As Matt enters the station, it’s readily apparent that something’s amiss there, as is evidenced by the dense cluster of plants that seems to be taking over the building and the dead body lying on the floor just past the entrance. He wanders around the building asking if anyone’s there, and draws his firearm for good measure because it’s clear something else is in there with him, and it’s probably going to kill him, as well. Is it Swamp Thing? Is it the Blue Devil? Is it the reanimated corpse of his mother Lucilla who ended up being pushed into a trunk of a car which was then shoved into the swamp? Eh, no.

It’s the Floronic Man, now fully transformed into his plant-form in a snazzy costume.

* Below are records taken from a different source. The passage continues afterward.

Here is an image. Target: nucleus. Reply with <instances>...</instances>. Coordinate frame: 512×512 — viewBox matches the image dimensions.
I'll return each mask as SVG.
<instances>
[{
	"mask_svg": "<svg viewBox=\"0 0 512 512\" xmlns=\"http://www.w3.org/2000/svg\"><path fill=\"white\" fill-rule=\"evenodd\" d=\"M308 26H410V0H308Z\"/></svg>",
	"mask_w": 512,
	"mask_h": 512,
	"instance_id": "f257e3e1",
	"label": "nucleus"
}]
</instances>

The Floronic Man. (Image: DC Universe)

Given the way Swamp Thing’s proper season ended with Jason Woodrue (Kevin Durant) still in his human guise after ingesting some of Swamp Thing’s flesh, it seems as if the post-credits scene was originally meant to be part of a later episode after Matt was meant to wake up, and Woodrue going full villain.

Initially, after Woodrue first begins chowing down on his Swamp Thing stir-fry, he exhibits a certain degree of enhanced strength and a burgeoning connection to the Green similar to Swamp Thing’s, foreshadowing the full scale of his powers that he’d likely have after a full transformation.

The Floronic Man’s arrival to Marais isn’t exactly surprising, but it would have represented a significant moment of growth for the show considering how the villain would have, in theory, been one of the first characters actually capable of taking Swamp Thing on with a reasonable chance of winning. So much of Swamp Thing focused on Swamp Thing lurking in the swamp and spooking people who had no chance in hell of ever fighting him, that it would have been interesting to see him (and Abby Arcane) working together to outwit a worthy metahuman opponent.

But these are the kinds of things that a show can’t get when it’s had its legs swept out from under it the way Swamp Thing did, and for now, the series’ post-credits scene is probably all we’re getting.